In our experience, websites that run high-impact ad units that score high on viewability metrics are best suited for ad refresh. Websites with long session durations, such as sites that feature niche content, educational material, utility tools and in-browser games, are also good candidates.
Do all networks allow ad refresh?
No. Whether or not you can use ad refresh depends on the ad network(s) you work with. Google AdSense is the largest ad network in the world by market share, but it doesn’t allow ad refresh -- in fact, trying to force it on your website may lead to an account ban.
On the other hand, Google Ad Exchange (AdX) provides support for refreshing ads, as do OpenX, Rubicon and many others. Networks offer many types of triggers. The most commonly used are:
• User action trigger: Ads are refreshed based on user actions on the website (e.g., using the search function, scrolling the webpage or clicking on the screen).
• Event trigger: Ads are refreshed based on custom events defined by the publisher, such as when the ticker for a live sports event changes.

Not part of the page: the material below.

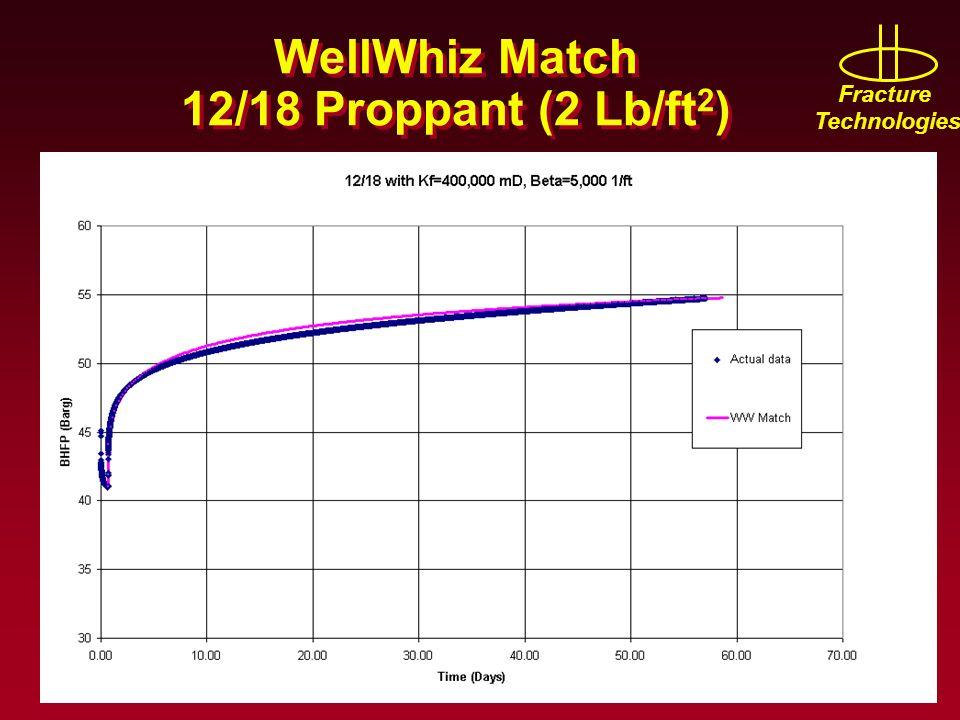 WellWhiz Match 12/18 Proppant (2 Lb/ft2)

• Time trigger: Ads are refreshed based on specified time intervals, such as 30 seconds, 60 seconds and 90 seconds. The 30-second trigger is commonly implemented by publishers, but 60-second is what brands, advertisers and ad networks tend to prefer.
How do refresh ads affect CPM and revenue?
Refresh ads can lead to lower cost per mille (CPM) for publishers. Here’s why: Advertisers know when a website is refreshing its ads, and consequently, they reduce the bids because they think their ad viewability will be reduced. This leads to lower CPMs.
However, it would be a mistake to use CPM as a metric to decide whether or not to use refresh ads. Even if CPMs are lowered, the overall revenue a publisher generates may be much higher because the total number of impressions served is much greater. The success metric for refresh ads, therefore, should be anything that directly correlates users, sessions or page views with revenue. This can include page revenue per thousand impressions (RPM) or earnings per thousand visitors (EPMV).
How do refresh ads affect page load times?
Since the initial page loads the same set of ads for a website regardless of whether refresh ads are enabled, page load times are not affected in any way. When a new set of ad creatives are loaded during a refresh, the browser will make a new set of HTTP requests to the server, and additional bandwidth will be consumed.
So, while refreshing ads does consume additional data, it doesn’t slow down the initial page load, which is the most important factor. Also, some publishers implement page refresh instead of ad refresh, hence the continuous page reloads, resulting in poor user experience and high bounce rate -- so steer clear of that.
A note about ad refresh and viewability
Ad refresh is a relatively new revenue optimization technique and, as such, is not perfect. Many publishers who use ad refresh set it up using Google’s ad products. While Google offers many types of triggers, it does not take viewability into account while refreshing ads. The problem with this approach is that a website may keep refreshing ad units that are actually outside the user’s viewport, therefore negatively affecting ad viewability metrics and making the inventory less attractive to buyers.
Remember, advertisers love a good viewability score. If they end up paying for ads that aren't viewed, they will stop buying ads from you, and the overall performance of your inventory will decline. Thankfully, there are multiple ad tech vendors that offer smarter solutions that refresh ads only if the viewability criteria is met. This way, publishers can reap the benefits of using ad refresh without the system damaging their ad viewability score.